* _WHAT YOU HAVE TO DO_
Reproduce verbatim the passage of the Marley earnings article below, starting at "Operating profits in the" and ending at "in the second.".

* _GIVEN TEXT_
The decline was partly because of a pounds 10.4m exceptional charge for rationalisation of its Thermalite concrete block factories, but operating profits were down 23 per cent to pounds 28.6m.

As warned at the halfway stage, the final dividend was cut from 4.25p to 2.1p making a reduced total of 4.2p (6.35p). George Russell, chairman, said: 'This is a new base for us to grow from, and we believe we have seen the bottom.' Earnings per share fell from 6p to 0.7p. The shares closed 2p lower at 108p.

Chris Beenham, finance director, said UK housing accounted for only a third of group business, but the downturn - which worsened as the year progressed - 'had a disproportionate impact' on the results.

Operating profits in the UK fell from pounds 10.3m to pounds 1.2m, on sales down 5.7 per cent at pounds 310.4m. The weakening of trading conditions over the year is reflected in the fact that a pounds 3.5m profit in the first half was turned into a pounds 2.3m loss in the second.

The recovery being experienced by housebuilders since the start of the year, however, has started feeding through into higher orders for its plumbing and drainage products and trenchblocks, which are used for the foundations of houses. 'I am confident that we are beginning to turn the corner in the UK,' said David Trapnell, managing director.

Operating profits in its overseas businesses rose from pounds 26.9m to pounds 28.6m as the US - where it is the largest manufacturer of bricks - more than doubled profits. That was not enough to compensate for the decline in UK building, however, and the concrete and clay products division turned from a pounds 4.1m profit to a pounds 5.3m loss.

The German businesses, which sell both to the car and building markets, also improved profits. Marley expects a downturn in the automotive and engineering business, but it says there is 'no sign of decline' in building products, where trading is being stimulated by increased housebuilding coupled with increased DIY demand.

Borrowings rose from pounds 91.7m to pounds 119.2m, or 57 per cent (41.3 per cent) of net assets, due to the impact of sterling's devaluation on overseas debts. Mr Beenham said the businesses were cash-generative and debt should reduce this year.

* _DATASET EXTRACT_

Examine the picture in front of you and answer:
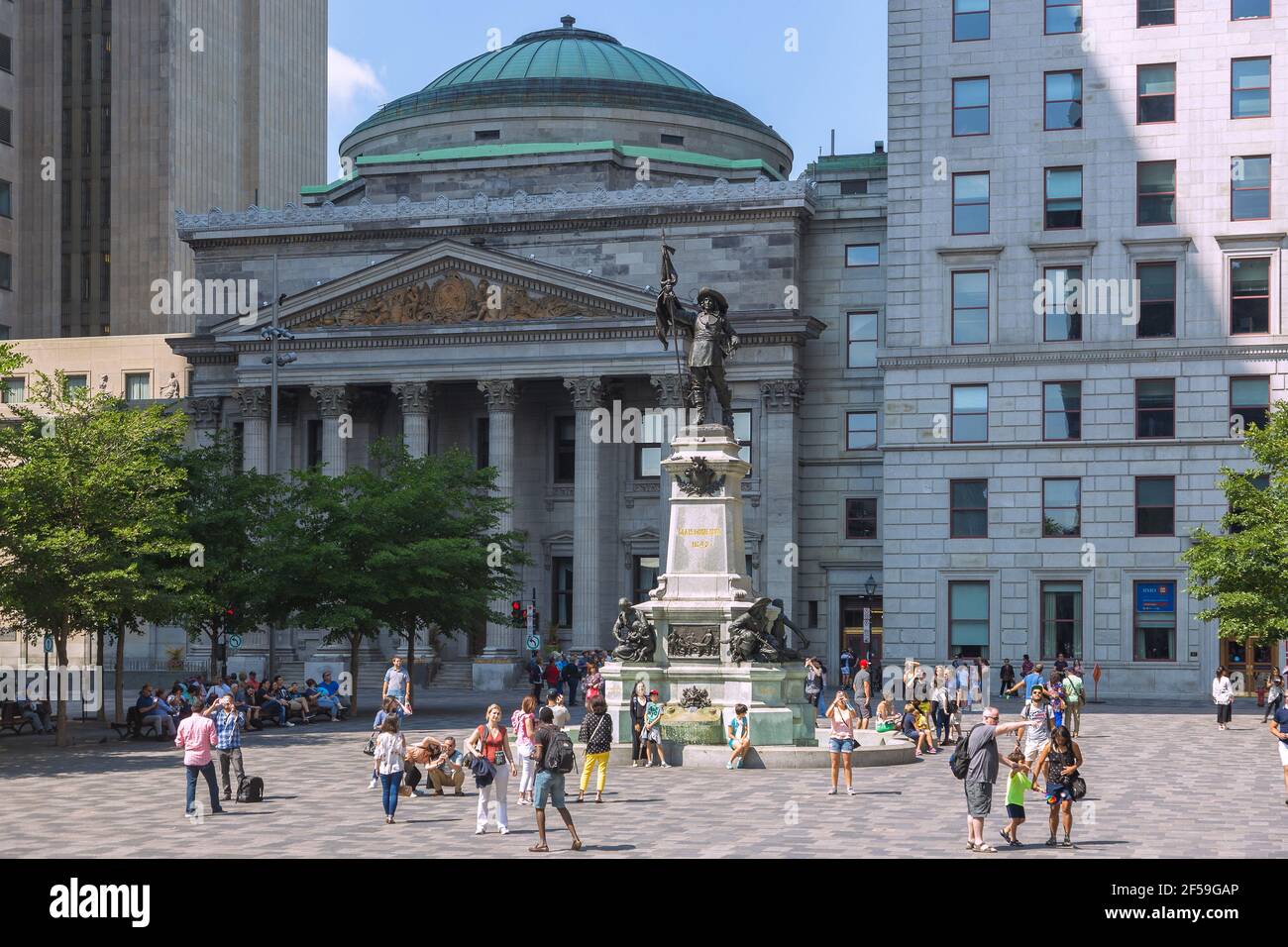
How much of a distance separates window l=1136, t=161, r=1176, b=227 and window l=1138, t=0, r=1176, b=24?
473cm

* _FULL SOLUTION_
Operating profits in the UK fell from pounds 10.3m to pounds 1.2m, on sales down 5.7 per cent at pounds 310.4m. The weakening of trading conditions over the year is reflected in the fact that a pounds 3.5m profit in the first half was turned into a pounds 2.3m loss in the second.